Guerre en Ukraine : pourquoi un accord de paix entre Vladimir Poutine et Volodymyr Zelensky n'est peut-être pas aussi "proche" que Donald Trump l'affirme

"Un accord de paix est atteignable dans un futur proche." Donald Trump s'est montré optimiste sur la possibilité de négocier la fin de la guerre en Ukraine, à l'issue d'une réunion avec Volodymyr Zelensky et plusieurs dirigeants européens, lundi 18 août à Washington.

Se voulant un faiseur de paix, le président américain a ainsi annoncé "commencer les préparatifs" d'une rencontre avec ses homologues russe et ukrainien, pour discuter de la fin du conflit. Mais la perspective d'un accord de paix reste pour l'instant floue, et suspendue à plusieurs obstacles potentiels. Franceinfo vous explique pourquoi.

Parce que le cadre des négociations doit encore être fixé

A deux, trois ou quatre participants ? Si Donald Trump a déjà lancé les préparatifs pour une réunion entre l'Ukraine et la Russie pour discuter d'un accord de paix, le cadre même de la rencontre ne semble pas avoir été arrêté. Depuis le début du conflit, Vladimir Poutine s'est toujours opposé à des négociations directes avec Volodymyr Zelensky, qu'il considère comme un chef d'Etat illégitime. Jusqu'ici, les pourparlers ont donc toujours été menés par des délégations russes de second rang.

Le maître du Kremlin a toutefois accepté le principe d'un tel sommet à l'issue de la réunion à Washington entre son homologue ukrainien, Donald Trump et les principaux dirigeants européens. "Le président américain s'est entretenu avec le président russe et a convenu qu'une rencontre entre [Vladimir Poutine et Volodymyr Zelensky] aurait lieu dans les deux prochaines semaines", a rapporté le chancelier allemand, Friedrich Merz, présent lors des discussions à la Maison Blanche.

Reste à savoir qui, exactement, participerait à ces échanges. Lundi, Volodymyr Zelensky a déclaré que les éventuelles concessions territoriales exigées par la Russie pour mettre fin au conflit étaient "une question que nous laisserons entre moi et Poutine". Donald Trump a, lui, assuré qu'un sommet entre les deux pays engagés dans le conflit serait suivi d'une réunion tripartite en sa présence.

Mais les Européens, qui ont montré leur unité et leur soutien à l'Ukraine en se rendant en nombre à Washington lundi, ne comptent pas être laissés sur la touche.

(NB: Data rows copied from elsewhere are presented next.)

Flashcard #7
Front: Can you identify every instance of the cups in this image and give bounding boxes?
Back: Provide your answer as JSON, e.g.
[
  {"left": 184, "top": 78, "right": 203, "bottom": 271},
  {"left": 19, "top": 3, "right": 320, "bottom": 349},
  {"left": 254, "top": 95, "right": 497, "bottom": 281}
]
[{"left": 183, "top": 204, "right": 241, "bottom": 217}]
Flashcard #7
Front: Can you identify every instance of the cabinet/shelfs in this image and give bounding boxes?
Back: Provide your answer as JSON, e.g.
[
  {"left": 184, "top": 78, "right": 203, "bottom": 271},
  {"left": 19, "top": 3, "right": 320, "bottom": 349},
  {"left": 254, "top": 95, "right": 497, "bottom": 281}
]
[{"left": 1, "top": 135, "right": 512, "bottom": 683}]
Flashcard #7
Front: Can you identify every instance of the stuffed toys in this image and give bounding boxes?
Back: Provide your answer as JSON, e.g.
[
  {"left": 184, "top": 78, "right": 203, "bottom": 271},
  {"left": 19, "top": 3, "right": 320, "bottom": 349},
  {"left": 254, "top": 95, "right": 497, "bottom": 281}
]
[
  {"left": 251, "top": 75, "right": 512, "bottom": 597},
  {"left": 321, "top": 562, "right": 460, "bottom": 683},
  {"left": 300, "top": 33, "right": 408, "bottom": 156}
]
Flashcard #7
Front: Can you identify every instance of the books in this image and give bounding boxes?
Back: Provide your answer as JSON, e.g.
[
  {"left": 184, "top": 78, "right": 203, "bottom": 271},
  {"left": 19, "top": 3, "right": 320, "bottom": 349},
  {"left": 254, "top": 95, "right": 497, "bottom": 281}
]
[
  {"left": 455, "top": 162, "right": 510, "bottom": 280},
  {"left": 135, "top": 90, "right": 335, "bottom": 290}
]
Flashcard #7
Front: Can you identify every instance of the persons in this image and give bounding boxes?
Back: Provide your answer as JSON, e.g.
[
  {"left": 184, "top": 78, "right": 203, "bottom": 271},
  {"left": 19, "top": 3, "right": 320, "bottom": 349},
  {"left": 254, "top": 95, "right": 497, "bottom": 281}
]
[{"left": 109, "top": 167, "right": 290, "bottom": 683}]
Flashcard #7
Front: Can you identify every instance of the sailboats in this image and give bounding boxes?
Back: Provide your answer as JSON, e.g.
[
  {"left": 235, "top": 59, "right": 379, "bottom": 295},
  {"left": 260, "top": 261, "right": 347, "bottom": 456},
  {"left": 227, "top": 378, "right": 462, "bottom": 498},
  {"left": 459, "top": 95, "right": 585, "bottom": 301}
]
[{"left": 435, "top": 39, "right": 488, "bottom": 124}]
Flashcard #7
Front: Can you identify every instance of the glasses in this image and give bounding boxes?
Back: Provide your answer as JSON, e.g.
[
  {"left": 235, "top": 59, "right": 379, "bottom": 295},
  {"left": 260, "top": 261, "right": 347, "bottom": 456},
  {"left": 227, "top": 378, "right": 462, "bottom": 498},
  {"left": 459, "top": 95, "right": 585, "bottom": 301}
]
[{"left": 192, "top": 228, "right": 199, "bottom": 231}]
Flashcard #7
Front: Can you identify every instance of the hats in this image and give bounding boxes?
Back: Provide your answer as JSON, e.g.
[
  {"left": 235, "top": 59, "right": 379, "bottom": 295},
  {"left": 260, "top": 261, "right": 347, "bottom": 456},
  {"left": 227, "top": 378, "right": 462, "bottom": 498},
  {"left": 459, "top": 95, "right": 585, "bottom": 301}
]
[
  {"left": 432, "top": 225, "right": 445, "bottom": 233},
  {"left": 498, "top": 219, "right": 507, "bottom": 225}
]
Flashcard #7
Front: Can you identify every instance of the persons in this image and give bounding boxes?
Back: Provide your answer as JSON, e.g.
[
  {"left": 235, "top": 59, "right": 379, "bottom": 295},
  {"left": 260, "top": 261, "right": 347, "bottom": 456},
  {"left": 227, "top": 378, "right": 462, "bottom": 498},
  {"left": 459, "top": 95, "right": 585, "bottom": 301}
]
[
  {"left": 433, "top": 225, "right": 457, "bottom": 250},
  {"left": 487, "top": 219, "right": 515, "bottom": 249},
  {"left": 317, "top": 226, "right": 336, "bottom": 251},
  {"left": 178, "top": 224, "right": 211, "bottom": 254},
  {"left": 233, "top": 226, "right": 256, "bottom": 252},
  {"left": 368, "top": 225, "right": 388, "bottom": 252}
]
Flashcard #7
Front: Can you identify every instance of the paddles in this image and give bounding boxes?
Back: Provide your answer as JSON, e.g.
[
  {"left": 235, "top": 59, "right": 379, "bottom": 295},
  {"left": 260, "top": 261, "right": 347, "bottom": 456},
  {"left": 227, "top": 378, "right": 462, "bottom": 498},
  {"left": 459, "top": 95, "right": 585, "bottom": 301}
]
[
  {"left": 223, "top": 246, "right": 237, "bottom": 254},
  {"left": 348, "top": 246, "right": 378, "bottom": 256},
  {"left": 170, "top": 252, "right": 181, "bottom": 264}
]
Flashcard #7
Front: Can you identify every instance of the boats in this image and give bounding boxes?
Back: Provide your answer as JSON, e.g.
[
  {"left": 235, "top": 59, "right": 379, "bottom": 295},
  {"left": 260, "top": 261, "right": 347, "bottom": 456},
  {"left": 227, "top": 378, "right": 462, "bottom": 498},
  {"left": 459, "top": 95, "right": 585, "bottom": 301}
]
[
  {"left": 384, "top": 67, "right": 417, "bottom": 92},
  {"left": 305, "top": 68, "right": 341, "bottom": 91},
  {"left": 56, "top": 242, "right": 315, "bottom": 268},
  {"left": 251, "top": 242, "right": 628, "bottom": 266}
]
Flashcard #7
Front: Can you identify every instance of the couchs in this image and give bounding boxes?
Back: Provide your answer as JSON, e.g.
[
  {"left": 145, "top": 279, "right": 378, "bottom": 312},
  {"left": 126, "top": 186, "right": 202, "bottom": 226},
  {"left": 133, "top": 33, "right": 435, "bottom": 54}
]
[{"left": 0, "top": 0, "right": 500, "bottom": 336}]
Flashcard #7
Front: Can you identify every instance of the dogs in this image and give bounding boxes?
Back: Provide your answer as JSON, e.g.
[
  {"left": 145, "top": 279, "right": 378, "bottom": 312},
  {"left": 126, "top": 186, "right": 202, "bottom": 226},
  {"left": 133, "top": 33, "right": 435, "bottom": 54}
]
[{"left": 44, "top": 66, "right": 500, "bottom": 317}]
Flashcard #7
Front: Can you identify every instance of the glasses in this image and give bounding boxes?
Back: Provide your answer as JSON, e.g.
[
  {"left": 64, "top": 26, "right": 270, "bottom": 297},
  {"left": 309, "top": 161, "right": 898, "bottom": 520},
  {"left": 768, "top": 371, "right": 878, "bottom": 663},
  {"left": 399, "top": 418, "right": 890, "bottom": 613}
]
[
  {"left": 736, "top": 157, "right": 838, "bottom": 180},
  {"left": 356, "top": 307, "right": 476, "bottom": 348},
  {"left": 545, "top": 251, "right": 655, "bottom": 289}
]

Lundi, Emmanuel Macron a ainsi proposé un format "quadrilatéral" avec les Européens. Ces derniers "sont lucides : leur sécurité est en jeu", a ainsi martelé le président français.

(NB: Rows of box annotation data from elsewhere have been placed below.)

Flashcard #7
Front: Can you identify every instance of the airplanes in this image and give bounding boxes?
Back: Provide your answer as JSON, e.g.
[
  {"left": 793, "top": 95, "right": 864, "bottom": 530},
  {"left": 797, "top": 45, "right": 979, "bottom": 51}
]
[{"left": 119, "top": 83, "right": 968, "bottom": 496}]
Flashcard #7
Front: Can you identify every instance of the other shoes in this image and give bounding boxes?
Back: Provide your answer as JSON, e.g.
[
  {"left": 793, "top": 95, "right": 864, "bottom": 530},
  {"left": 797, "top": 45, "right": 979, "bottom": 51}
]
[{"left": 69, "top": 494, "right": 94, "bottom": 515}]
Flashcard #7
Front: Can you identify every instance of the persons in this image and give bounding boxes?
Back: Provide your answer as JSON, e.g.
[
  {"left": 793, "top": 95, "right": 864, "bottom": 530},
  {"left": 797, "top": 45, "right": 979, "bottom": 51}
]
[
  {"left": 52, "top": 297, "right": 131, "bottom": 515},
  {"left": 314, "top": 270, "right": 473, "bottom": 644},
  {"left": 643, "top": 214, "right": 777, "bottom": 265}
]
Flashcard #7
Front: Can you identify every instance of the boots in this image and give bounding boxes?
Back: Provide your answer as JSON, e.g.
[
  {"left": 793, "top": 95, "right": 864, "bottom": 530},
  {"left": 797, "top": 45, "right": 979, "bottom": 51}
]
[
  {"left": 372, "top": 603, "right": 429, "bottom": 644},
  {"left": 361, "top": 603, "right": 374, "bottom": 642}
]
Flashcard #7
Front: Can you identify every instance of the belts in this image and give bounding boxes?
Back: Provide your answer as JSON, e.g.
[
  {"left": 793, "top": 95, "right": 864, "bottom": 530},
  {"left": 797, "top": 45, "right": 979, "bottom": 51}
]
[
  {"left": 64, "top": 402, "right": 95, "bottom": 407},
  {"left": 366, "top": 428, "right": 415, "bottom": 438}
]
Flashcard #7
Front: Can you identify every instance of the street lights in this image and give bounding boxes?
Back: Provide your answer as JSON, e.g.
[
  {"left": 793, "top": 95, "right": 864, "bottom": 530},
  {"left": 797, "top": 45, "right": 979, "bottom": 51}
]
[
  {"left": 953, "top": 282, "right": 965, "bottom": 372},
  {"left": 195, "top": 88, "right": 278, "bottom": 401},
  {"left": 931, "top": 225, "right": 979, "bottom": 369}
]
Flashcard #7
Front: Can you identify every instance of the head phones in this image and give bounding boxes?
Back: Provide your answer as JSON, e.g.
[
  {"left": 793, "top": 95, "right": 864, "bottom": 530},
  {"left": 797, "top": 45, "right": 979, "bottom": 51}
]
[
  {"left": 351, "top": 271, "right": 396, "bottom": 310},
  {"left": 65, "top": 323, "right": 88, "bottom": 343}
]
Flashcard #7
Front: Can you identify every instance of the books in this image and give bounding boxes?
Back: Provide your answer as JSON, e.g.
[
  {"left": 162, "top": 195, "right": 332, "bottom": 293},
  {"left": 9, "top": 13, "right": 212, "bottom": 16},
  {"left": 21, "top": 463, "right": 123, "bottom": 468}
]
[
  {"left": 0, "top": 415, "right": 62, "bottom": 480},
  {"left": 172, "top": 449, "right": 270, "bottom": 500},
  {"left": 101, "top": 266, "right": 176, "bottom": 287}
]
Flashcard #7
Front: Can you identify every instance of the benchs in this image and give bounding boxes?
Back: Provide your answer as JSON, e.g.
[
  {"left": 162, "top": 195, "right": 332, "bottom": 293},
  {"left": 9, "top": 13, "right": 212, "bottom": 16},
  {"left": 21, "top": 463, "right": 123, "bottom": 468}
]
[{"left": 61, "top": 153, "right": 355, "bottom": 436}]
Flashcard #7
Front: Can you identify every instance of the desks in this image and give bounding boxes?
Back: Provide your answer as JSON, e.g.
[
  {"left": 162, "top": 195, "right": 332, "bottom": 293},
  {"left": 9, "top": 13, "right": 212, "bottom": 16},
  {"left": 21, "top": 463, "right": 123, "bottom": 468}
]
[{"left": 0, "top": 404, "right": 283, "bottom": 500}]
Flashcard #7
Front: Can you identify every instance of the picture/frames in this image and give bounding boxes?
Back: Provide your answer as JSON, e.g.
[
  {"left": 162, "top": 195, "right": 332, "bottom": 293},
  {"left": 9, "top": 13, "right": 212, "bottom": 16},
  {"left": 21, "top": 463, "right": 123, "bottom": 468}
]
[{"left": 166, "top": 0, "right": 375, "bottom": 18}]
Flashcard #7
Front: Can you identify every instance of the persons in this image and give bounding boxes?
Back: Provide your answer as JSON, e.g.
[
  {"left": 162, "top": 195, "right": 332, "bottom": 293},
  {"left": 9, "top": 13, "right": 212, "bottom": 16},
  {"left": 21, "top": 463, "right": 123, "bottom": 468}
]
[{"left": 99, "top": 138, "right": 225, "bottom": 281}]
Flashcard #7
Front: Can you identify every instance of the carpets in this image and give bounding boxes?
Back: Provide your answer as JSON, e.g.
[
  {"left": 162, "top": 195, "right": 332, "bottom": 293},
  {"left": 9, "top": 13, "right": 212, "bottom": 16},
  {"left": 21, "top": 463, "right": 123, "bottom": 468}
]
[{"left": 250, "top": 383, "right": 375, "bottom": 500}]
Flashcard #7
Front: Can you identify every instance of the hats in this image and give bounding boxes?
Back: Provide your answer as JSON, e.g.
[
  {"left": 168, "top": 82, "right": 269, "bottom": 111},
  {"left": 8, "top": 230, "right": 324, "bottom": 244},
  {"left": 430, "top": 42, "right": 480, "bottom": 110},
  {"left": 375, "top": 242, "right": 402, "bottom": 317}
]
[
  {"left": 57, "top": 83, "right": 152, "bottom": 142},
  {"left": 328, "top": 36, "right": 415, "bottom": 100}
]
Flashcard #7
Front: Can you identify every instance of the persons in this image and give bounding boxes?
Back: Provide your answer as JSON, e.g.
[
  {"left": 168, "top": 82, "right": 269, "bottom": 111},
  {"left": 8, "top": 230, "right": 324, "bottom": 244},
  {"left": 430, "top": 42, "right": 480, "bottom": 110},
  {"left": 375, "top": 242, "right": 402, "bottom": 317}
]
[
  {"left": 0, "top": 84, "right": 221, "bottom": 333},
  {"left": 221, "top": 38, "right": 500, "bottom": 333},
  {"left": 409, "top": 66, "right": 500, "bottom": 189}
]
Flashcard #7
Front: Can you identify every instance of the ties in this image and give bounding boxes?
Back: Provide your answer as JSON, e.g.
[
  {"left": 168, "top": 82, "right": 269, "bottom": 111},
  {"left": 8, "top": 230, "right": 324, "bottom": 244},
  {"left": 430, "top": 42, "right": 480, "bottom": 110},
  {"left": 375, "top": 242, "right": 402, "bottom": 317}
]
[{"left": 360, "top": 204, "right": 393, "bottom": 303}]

Volodymyr Zelensky, Emmanuel Macron et Donald Trump lors d'une réunion à la Maison Blanche, à Washington (Etats-Unis), le 18 août 2025. (ANDREW CABALLERO-REYNOLDS / AFP)
Volodymyr Zelensky, Emmanuel Macron et Donald Trump lors d'une réunion à la Maison Blanche, à Washington (Etats-Unis), le 18 août 2025. (ANDREW CABALLERO-REYNOLDS / AFP)

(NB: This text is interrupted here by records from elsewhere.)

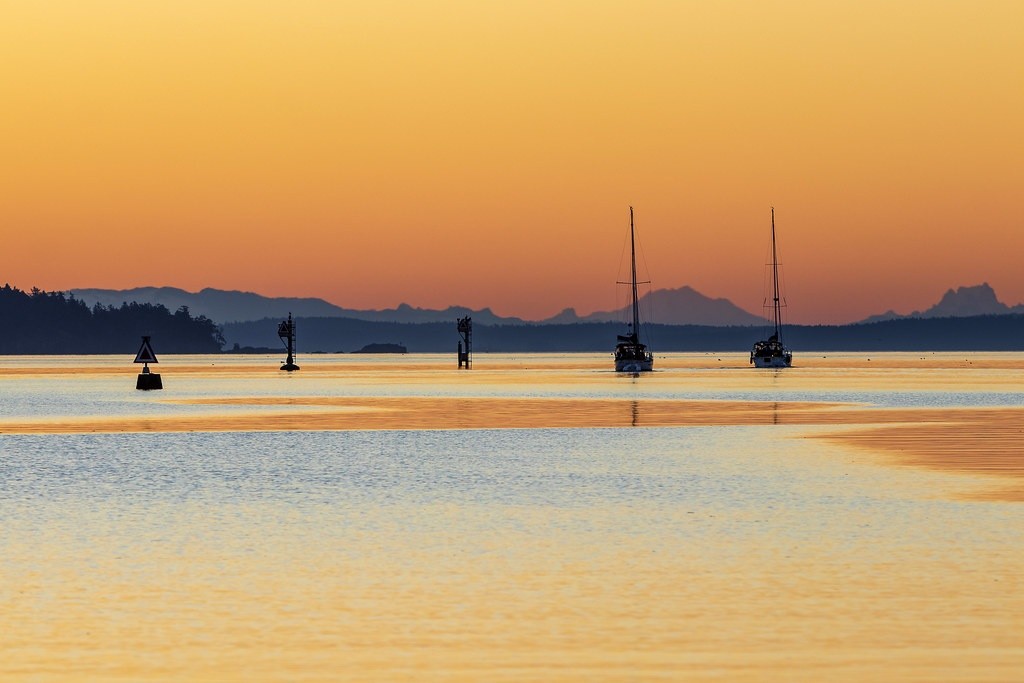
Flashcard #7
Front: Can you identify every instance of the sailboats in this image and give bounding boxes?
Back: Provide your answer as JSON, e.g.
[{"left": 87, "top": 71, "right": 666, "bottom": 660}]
[
  {"left": 748, "top": 207, "right": 793, "bottom": 367},
  {"left": 612, "top": 206, "right": 654, "bottom": 373}
]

Autre question essentielle : où se tiendrait une telle réunion ? Mardi, Emmanuel Macron a jugé qu'elle devrait avoir lieu en Europe, "dans un pays neutre" comme la Suisse. Le président français a notamment plaidé pour Genève, où se trouve le siège européen de l'ONU.

La nation helvète s'est montrée ouverte à l'idée, en assurant mardi qu'elle garantirait "l'immunité" de Vladimir Poutine s'il venait "pour une conférence de paix", malgré son inculpation devant la Cour pénale internationale. Le ministre des Affaires étrangères suisse a néanmoins rappelé que la Russie boudait son pays, qui a imposé des sanctions à Moscou depuis le début du conflit. "J'ai constamment rappelé cette disponibilité [à organiser des rencontres] lors de mes contacts avec le ministre russe des Affaires étrangères, Sergueï Lavrov, ces derniers mois", a-t-il souligné.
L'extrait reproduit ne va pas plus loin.